-- start of DOCUMENT TEXT --

The homogeneous strength of the Higgs field

  1. Dear Physics Forum,

    As I understand it, the Higgs field is a quantum field that stretches throughout our universe. Particles that carry mass (for example protons and electrons) acquire this property by interacting with the (local) Higgs field. I assume this interaction can be written in the form:

    m(j;x,y,z,t) = alfa(j) * H(x,y,z,t)

    Here alfa is a coupling constant and j denotes the particle type. H is the effective strength of the Higgs field and x,y,z,t are the space-time coordinates.

    I find this intriguing! The mass of a particle used to be considered a fundamental property; just as charge, spin, parity (helicity). But now mass becomes an induced property that results from an interaction with an external field, and its coupling constant alfa(j) becomes the fundamental property.

    There is an analogy to Classical Electromagnetism. Molecule can have a electron charge distribution that gives rise a permanent dipole moment d. Molecules can also have a charge distribution which is affected by an external electric field E. This gives to rise an induced dipole moment p = alfa * E. The constant alfa is the polarizability; a key-feature of the molecule.

    The problem I have with the "induced mass" concept, is that it requires the Higgs field to be extremely homogeneous on different length and time scales. For example, if electrons in the Andromeda nebula have acquired a slightly different mass than in our galaxy, we would be able to detect this. The light from the Andromeda nebula would have slightly different spectral properties.

    My questions are therefore on the homogeneity of the Higgs field.
    1. The Higgs field interacts with matter. Hence -by symmetry- matter interacts with the Higgs field. To what extent can this interaction work as a source or sink, resulting in local fluctuations of the field strength?
    2. Does the Higgs field have a property to dissipate or smooth out any fluctuations that occur in its local field strength? (e.g. like a conducting metal which responds efficiently and quickly to an excess charge that is applied to it, spreading it evenly out in a short period of time).
    3. Is it possible that in certain regions of space (with a length scale L that may range from atomic to intergalactic) there is a small gradient term present in the Higgs field? Perhaps it is even possible that wave-like features can occur?

    I thank you in advance!
  2. jcsd
  3. Bill_K

    Bill_K 4,157
    Science Advisor

    That's correct. The interaction is usually written me = v Ge, where v is the value of the Higgs field and Ge is the coupling constant. It turns out that v = 246 GeV. Giving mass to the fermions is important, of course, but the really fundamental role of the Higgs field is to break electroweak symmetry. Allowing the fermions to have mass comes as a bonus on top of that.

    The value of the Higgs field is just one of a couple dozen fundamental constants in the Standard Model. Another is the fine structure constant. Also the weak mixing angle, and so on. People have occasionally experimented with theories in which these constants are allowed to vary over cosmological distances, but as you point out it would have readily detectable effects, and no such effects have ever been seen.

-- end of DOCUMENT TEXT --
-- start of RECORDED DATA --

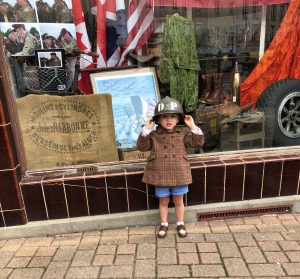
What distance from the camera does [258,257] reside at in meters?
2.55

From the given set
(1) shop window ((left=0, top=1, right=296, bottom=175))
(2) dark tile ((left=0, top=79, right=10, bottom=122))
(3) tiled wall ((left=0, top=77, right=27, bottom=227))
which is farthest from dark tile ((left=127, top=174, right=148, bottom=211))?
(2) dark tile ((left=0, top=79, right=10, bottom=122))

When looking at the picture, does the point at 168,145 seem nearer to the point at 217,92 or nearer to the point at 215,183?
the point at 215,183

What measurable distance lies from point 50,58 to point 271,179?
251cm

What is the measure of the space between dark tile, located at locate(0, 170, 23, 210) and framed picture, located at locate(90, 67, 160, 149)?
1061 mm

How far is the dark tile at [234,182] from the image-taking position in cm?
304

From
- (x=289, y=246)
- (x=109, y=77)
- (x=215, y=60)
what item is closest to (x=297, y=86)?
(x=215, y=60)

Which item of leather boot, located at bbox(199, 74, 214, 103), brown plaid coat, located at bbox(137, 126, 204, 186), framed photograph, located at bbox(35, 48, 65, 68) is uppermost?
framed photograph, located at bbox(35, 48, 65, 68)

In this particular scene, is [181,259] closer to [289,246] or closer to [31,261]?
[289,246]

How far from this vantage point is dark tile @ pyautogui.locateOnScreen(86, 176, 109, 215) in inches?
115

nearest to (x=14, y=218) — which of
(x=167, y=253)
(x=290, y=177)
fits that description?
(x=167, y=253)

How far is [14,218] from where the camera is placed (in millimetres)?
2887

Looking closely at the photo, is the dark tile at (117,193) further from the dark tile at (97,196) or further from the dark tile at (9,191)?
the dark tile at (9,191)

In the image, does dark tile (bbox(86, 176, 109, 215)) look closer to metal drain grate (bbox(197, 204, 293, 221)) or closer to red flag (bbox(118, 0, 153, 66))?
metal drain grate (bbox(197, 204, 293, 221))

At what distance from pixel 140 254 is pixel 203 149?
128 centimetres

-- end of RECORDED DATA --

» **SET EXERCISE 1**: Reproduce the portion of the Higgs field thread that begins with the words containing "1. The Higgs" and ends with "features can occur?".
» **SET EXERCISE 2**: In the Higgs field thread, what value does the reply give for v, the value of the Higgs field?

» **SOLUTION 1**:
1. The Higgs field interacts with matter. Hence -by symmetry- matter interacts with the Higgs field. To what extent can this interaction work as a source or sink, resulting in local fluctuations of the field strength?
    2. Does the Higgs field have a property to dissipate or smooth out any fluctuations that occur in its local field strength? (e.g. like a conducting metal which responds efficiently and quickly to an excess charge that is applied to it, spreading it evenly out in a short period of time).
    3. Is it possible that in certain regions of space (with a length scale L that may range from atomic to intergalactic) there is a small gradient term present in the Higgs field? Perhaps it is even possible that wave-like features can occur?

» **SOLUTION 2**: 246 GeV.